Giant seed feeder for birds

For maximum vantage 

The Giant Seed Feeder is one of our largest feeders, featuring eight feeding ports each with its own landing perch. This plastic-free feeder is an all-metal construction, which provides extra protection from squirrels and results in a long-lasting, durable feeder. It features an ingenious locking mechanism at the top to also deter squirrels, and a seed catch tray to stop feed landing on your lawn. This feeder is perfect for tits, nuthatches, black caps and other birds which like to hang onto a feeder. 

Ground feeder for birds

For ground feeding birds

As Dan mentions above, garden birds like robins, blackbirds and dunnocks prefer to feed from the ground. If you have a lot of these visiting, then the Boxwell Ground Feeder would be better for you. Part of our Vintage Garden range, this versatile feeder and drinker can be quickly and easily moved around the garden. And can even be used to feed hedgehogs come the spring. 

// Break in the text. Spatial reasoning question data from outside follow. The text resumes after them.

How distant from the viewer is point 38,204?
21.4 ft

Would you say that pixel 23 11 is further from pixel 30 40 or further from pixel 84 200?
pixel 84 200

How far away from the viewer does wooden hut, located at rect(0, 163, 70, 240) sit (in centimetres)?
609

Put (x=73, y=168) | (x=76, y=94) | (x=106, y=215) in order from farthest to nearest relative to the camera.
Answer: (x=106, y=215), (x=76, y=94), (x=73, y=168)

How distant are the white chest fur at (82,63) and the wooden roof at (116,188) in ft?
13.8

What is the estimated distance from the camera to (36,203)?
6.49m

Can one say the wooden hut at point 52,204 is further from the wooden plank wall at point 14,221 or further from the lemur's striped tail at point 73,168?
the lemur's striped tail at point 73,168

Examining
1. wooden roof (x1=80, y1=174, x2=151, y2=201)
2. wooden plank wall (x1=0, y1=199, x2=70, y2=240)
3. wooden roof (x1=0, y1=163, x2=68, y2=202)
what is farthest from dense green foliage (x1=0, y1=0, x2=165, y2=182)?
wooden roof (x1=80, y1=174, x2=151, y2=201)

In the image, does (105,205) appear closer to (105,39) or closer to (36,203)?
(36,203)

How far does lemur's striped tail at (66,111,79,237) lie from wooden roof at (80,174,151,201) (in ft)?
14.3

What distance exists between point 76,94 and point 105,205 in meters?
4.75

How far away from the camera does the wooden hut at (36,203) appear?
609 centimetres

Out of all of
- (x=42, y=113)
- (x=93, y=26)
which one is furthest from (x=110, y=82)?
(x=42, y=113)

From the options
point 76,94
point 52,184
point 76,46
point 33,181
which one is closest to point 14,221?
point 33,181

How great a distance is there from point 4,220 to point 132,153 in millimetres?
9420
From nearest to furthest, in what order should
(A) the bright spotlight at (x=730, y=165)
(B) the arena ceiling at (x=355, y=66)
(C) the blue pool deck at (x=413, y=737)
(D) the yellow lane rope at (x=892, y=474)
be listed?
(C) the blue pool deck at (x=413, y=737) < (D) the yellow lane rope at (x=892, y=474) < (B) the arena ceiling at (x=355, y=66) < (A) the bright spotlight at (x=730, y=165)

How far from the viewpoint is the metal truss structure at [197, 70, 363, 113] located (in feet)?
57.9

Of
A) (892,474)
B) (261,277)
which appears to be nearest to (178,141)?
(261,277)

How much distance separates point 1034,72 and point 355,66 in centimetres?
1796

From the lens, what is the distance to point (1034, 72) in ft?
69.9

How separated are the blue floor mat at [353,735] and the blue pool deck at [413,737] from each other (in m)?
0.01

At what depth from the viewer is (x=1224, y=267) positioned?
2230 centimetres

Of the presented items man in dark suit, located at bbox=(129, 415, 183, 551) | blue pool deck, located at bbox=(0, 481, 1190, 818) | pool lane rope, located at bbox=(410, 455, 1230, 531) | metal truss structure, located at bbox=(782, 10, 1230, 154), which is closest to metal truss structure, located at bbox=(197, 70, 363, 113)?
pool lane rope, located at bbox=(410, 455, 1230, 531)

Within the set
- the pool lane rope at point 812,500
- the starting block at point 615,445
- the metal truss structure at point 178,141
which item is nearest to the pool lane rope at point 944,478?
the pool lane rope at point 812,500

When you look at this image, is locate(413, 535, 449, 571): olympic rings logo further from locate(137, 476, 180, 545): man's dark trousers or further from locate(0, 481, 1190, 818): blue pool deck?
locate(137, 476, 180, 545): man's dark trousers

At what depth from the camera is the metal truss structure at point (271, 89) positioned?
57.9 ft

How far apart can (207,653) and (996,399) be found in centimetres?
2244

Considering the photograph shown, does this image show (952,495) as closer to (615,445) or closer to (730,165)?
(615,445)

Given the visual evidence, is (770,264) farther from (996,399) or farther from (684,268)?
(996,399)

Ceramic petal feeders for birds

For a spot of colour 

​If you're fed up with looking out of your window to grey skies and a colourless garden, then our Petal Bird Feeders or new Sunflower Feeder are perfect for you. They can easily be pushed into the lawn or a border to provide a splash of colour during these greyer months and attract birds to feed from their shallow cups. There are small drainage holes in the bottom to stop water pooling, but we would advise cleaning them every few weeks to deter bacteria and diseases spreading between birds.  

Recycled plastic bird feeder

For the eco-conscious 

With more and more of us thinking about the environmental impact of what we do, our Eco Beacon Bird Feeder is perfect as it's made in the UK from second life, recycled plastic. Its design is perfect for those garden birds which like to grip to a feeder, like blue and great tits and sparrows. The clever see through design means garden  birds can easily see there is a healthy supply of feeder available. 

Last but not least, you want to think about what you're going to feed to your garden birds. Most birds love pieces of cheddar cheese, raw apple, cooked rice and pasta, seeds and kibbled unsalted peanuts. But if you don't have any leftovers to give away, then our new range of Cotswold Granaries food is just the job. The nutritionally dense food is packaged in plastic-free, fully compostable packaging that you can simply throw onto your compost heap or into your food caddy. It's available in small bags to try out, or in larger bags for those that love to regularly feed their avian visitors.